The data residency review committee approved Now Assist on the condition that no customer data leaves the regional Azure tenant. The procurement team modeled spend assuming 4 cents per call. Production traffic landed at 14 cents per call against the wrong region’s endpoint with no fallback when the endpoint went down. BYO LLM solves real problems and creates new operational ones in equal measure.
Endpoint Registration
Configure the LLM endpoint in Now Assist admin — URL, authentication, model capabilities (context length, modality, tool support). Common choices: Azure OpenAI on an enterprise commitment with regional deployment for residency, self-hosted Llama or Mistral on your own infrastructure for full control, or specialty providers per use case (Anthropic for long-context summarization, smaller models for simple classification). Capability declaration matters because Now Assist features check the declared capability before attempting to use it.
Endpoint registration fields:
display_name, base_url, auth_type, credential_ref,
model_name, max_context_tokens, supports_tools (bool),
supports_vision (bool), region, fallback_endpoint_refAuth and Secrets
Credentials go in the platform’s credential store (sys_auth_credential or scoped equivalents), never hardcoded in connection records or scripts.
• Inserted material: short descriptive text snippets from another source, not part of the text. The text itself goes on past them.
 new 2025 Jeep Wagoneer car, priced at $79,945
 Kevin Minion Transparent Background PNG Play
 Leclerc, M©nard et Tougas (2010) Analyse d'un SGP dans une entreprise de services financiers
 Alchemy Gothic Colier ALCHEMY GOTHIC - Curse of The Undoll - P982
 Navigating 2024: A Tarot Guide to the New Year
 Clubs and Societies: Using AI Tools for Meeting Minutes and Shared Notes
Rotate on schedule appropriate to the credential type — API keys quarterly, OAuth client secrets annually with a 30-day overlap window. Audit access — BYO LLM credentials unlock expensive inference, and a compromised credential can create runaway bills before anyone notices. Restrict credential read to the integration service account; humans should never need to retrieve the credential after initial registration.
Fallback Strategy
BYO endpoints have availability considerations the SaaS default does not. Configure fallback to ServiceNow’s default model when yours is unavailable, slow, or rate-limited. Fallback degrades the feature (may lose fine-tuning specifics, may shift residency for the duration of the failure) but maintains continuity. Set the fallback policy explicitly per use case — for residency-required workflows, the fallback may need to be “fail closed and escalate” rather than “fail to default model.”
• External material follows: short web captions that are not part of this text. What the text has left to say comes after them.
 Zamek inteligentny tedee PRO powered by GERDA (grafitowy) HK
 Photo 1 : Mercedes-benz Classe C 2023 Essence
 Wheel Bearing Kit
function callWithFallback(endpoint, payload) {
try {
return callEndpoint(endpoint, payload, {timeout: 8000});
} catch (e) {
if (endpoint.fallback_policy === 'fail_closed') throw e;
gs.warn('BYO endpoint failure, falling back: '+e);
return callEndpoint(endpoint.fallback_ref, payload, {timeout: 8000});
}
}Monitoring
Track latency, error rate, and cost per call. BYO LLM costs often surprise — calls that were cheap in sampled testing end up 10x in production volume because the prompt grew or the context expanded. Set cost alerts before deploying broadly: per-day spend threshold, per-feature spend threshold, anomaly detection on call volume. The AI Control Tower exposes most of these natively in 2026 releases; on older releases, build the dashboards manually.
Cost Considerations
Token cost compounds in three ways: bigger prompts (more context retrieved into the prompt), more retries (network failures, rate limits), and more calls per session (multi-turn conversations and agentic playbooks). Cap per-conversation token budgets, cap retries explicitly, and instrument prompt length per feature. Expect production cost per call to be 2-5x higher than initial benchmark; budget accordingly and revisit monthly.
Common Failure Modes
Cross-region calls because the endpoint URL was pasted from the wrong region’s documentation — verify region match against the residency requirement at registration. Rate limits hit silently and Now Assist features degrade quietly — surface 429 rates as a first-class metric. Endpoint deprecation by the provider with no migration plan — track provider deprecation announcements and have a tested swap procedure ready, not a future intent.
Implementation Sequence
Register one endpoint for one feature on one user group. Validate latency, residency, and cost against the assumed model. Expand to additional features only after the pilot endpoint has been stable for 30 days. Multi-endpoint, multi-feature rollouts on day one produce too many simultaneous variables when something goes wrong.
What to do this week: pull the per-call cost and per-call latency for your existing Now Assist usage; if you have not measured these, you are not ready to BYO an endpoint yet.